## Stored rows

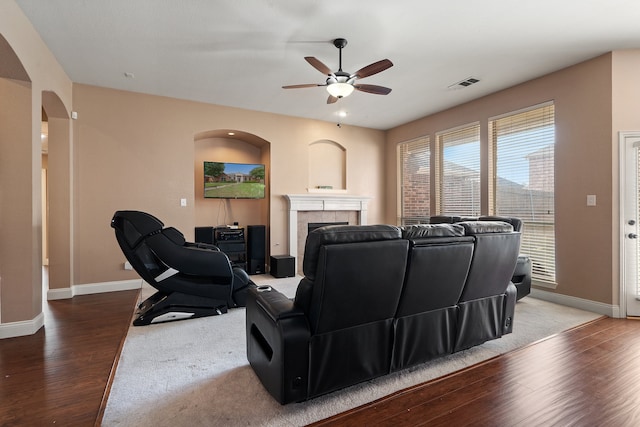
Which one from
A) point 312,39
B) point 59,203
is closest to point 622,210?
point 312,39

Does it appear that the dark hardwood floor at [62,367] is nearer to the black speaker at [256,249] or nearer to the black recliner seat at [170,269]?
the black recliner seat at [170,269]

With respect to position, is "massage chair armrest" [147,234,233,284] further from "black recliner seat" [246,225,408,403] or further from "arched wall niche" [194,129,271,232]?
"arched wall niche" [194,129,271,232]

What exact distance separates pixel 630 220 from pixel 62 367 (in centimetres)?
563

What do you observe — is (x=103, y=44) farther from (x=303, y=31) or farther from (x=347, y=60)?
(x=347, y=60)

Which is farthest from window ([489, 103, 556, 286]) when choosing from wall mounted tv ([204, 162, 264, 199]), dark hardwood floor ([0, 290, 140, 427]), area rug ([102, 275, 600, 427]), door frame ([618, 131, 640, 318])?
dark hardwood floor ([0, 290, 140, 427])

## Written problem
Retype all of the lines above word for word, with the same characters and punctuation. Leave the pictures out of your copy.

## Output for this task
Which one from
A) point 312,39
B) point 59,203
is closest to point 622,210?
point 312,39

Does it appear that the dark hardwood floor at [62,367] is nearer to the black speaker at [256,249] or nearer to the black recliner seat at [170,269]?
the black recliner seat at [170,269]

With respect to position, is "massage chair armrest" [147,234,233,284] further from "black recliner seat" [246,225,408,403] or further from "arched wall niche" [194,129,271,232]?
"arched wall niche" [194,129,271,232]

What exact distance separates pixel 630 220 from pixel 62 367 (in centimetres)?
563

What do you observe — is (x=103, y=44) farther from (x=303, y=31) or farther from (x=347, y=60)?
(x=347, y=60)

Which is farthest from window ([489, 103, 556, 286]) when choosing from wall mounted tv ([204, 162, 264, 199]), dark hardwood floor ([0, 290, 140, 427]), area rug ([102, 275, 600, 427]), door frame ([618, 131, 640, 318])?
dark hardwood floor ([0, 290, 140, 427])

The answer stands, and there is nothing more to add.